- **Provided records**:
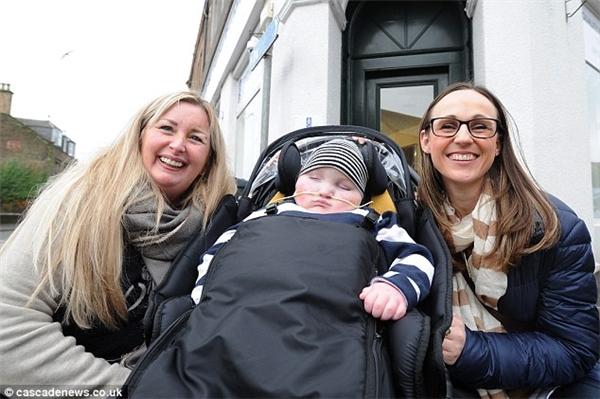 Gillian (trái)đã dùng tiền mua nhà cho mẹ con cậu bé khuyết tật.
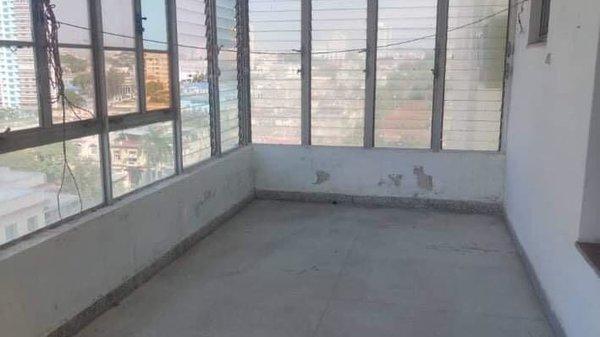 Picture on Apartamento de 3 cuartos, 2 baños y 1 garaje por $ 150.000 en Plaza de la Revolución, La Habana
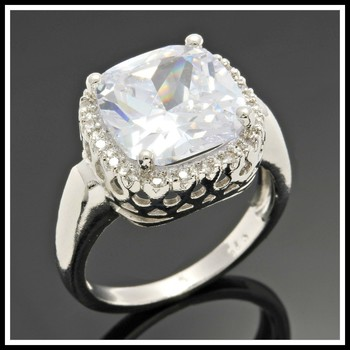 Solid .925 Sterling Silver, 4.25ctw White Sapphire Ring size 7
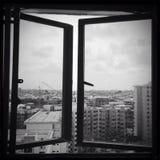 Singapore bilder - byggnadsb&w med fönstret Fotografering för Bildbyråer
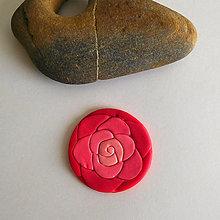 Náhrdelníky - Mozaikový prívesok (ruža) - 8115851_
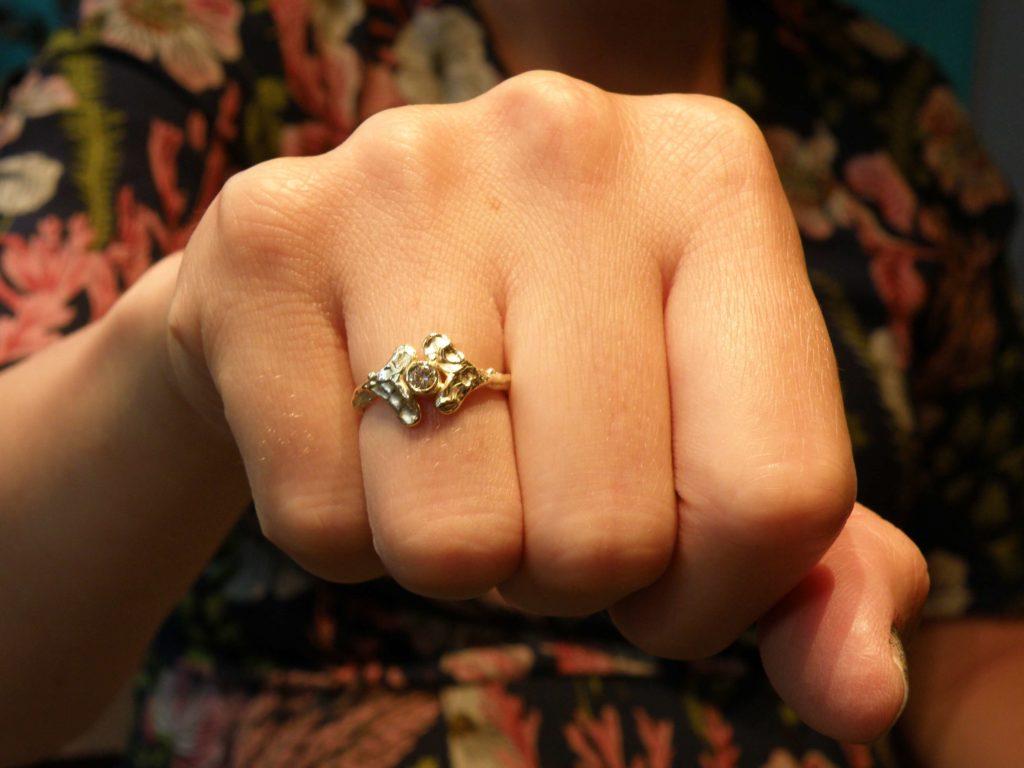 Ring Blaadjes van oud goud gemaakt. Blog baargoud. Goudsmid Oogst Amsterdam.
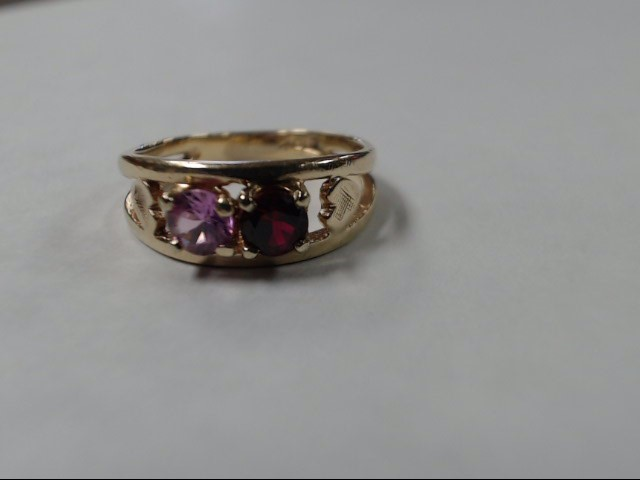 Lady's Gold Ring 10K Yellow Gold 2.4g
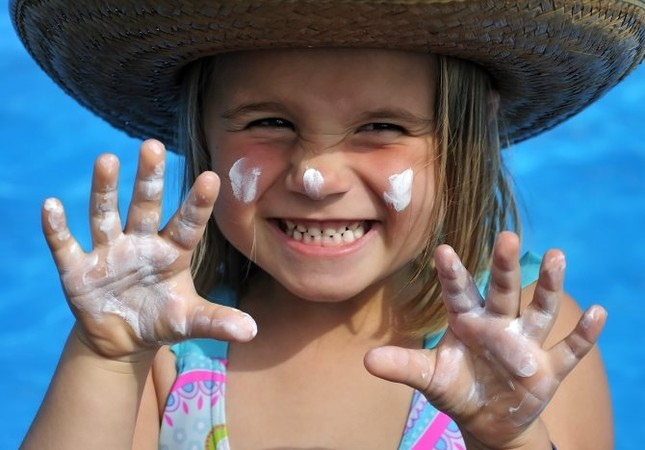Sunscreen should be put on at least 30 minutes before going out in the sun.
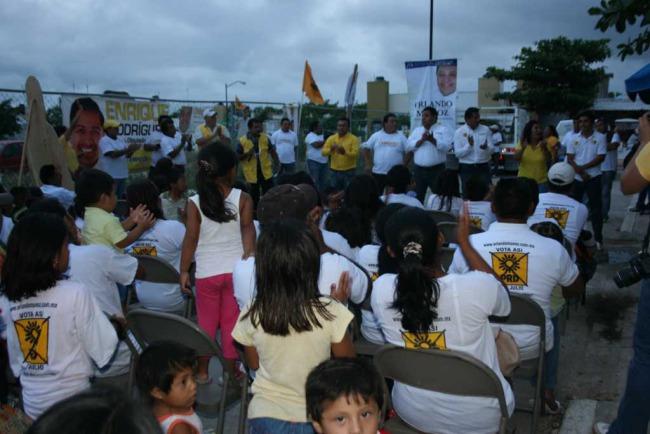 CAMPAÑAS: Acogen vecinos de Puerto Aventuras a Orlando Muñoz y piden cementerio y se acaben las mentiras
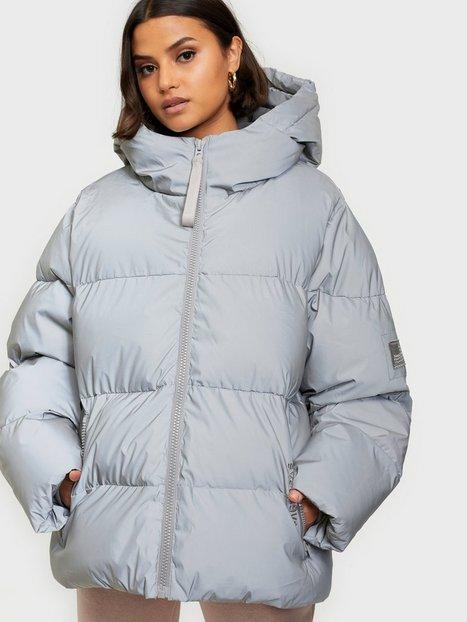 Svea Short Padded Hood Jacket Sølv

* * *

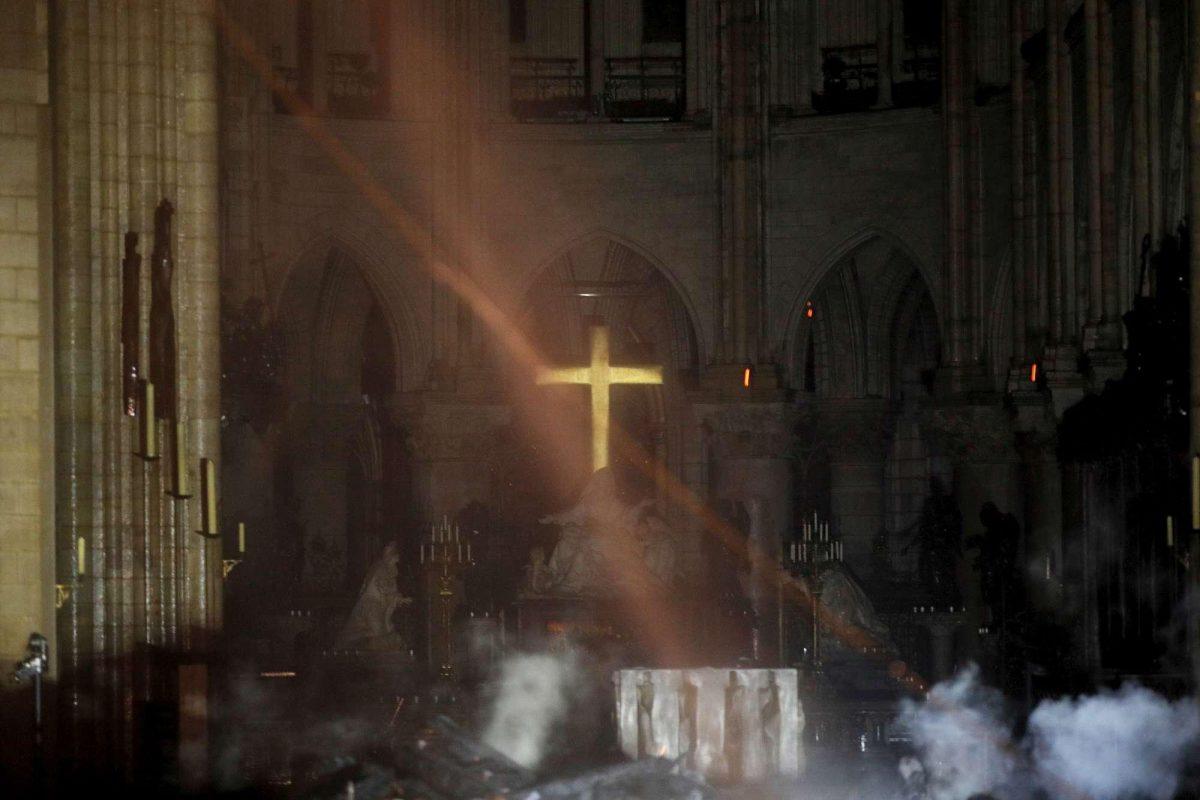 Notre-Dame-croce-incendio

---

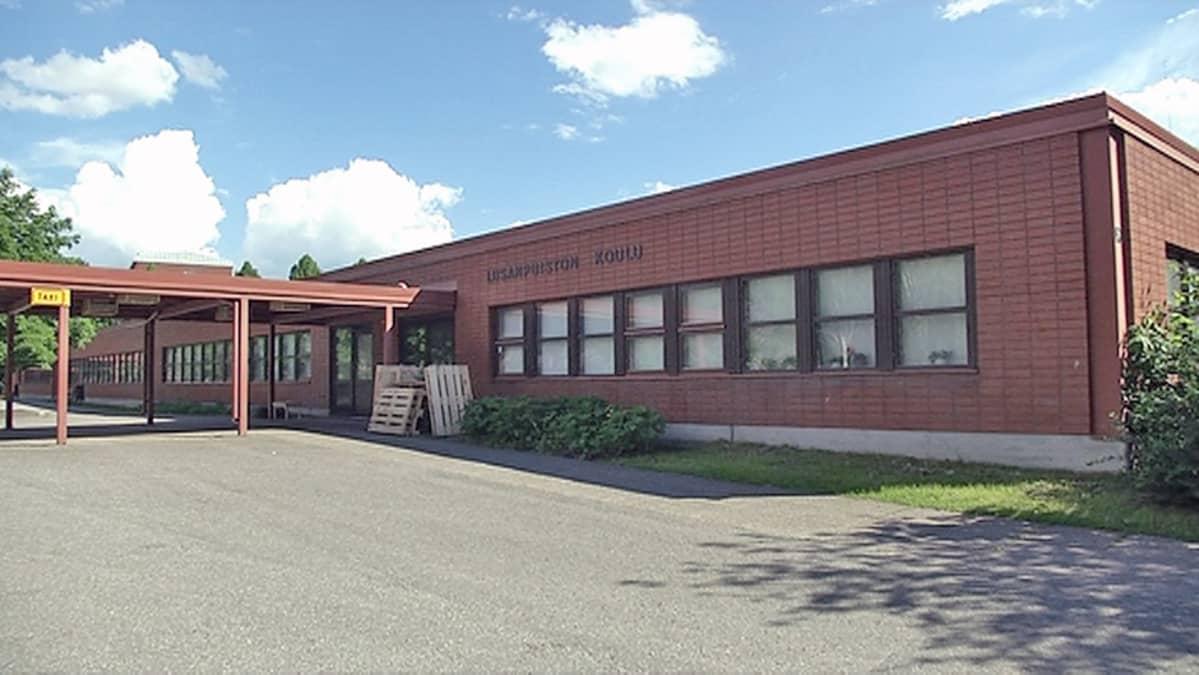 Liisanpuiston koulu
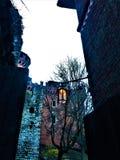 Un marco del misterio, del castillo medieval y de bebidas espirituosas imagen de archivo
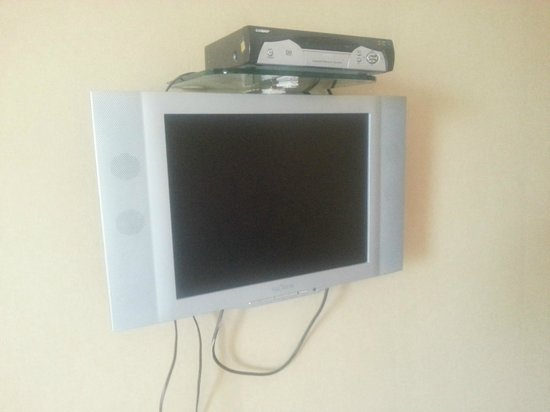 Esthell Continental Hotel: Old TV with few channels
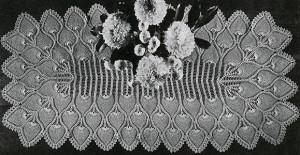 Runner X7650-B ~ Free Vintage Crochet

- **Required action**: The result should be an exact copy of only the lines above from the one that holds "Lady's Gold Ring 10K Yellow Gold 2.4g" through the one that holds "Svea Short Padded Hood Jacket Sølv", both ends included, without pictures.

- **Result for this task**:
 Lady's Gold Ring 10K Yellow Gold 2.4g
Sunscreen should be put on at least 30 minutes before going out in the sun.
 CAMPAÑAS: Acogen vecinos de Puerto Aventuras a Orlando Muñoz y piden cementerio y se acaben las mentiras
 Svea Short Padded Hood Jacket Sølv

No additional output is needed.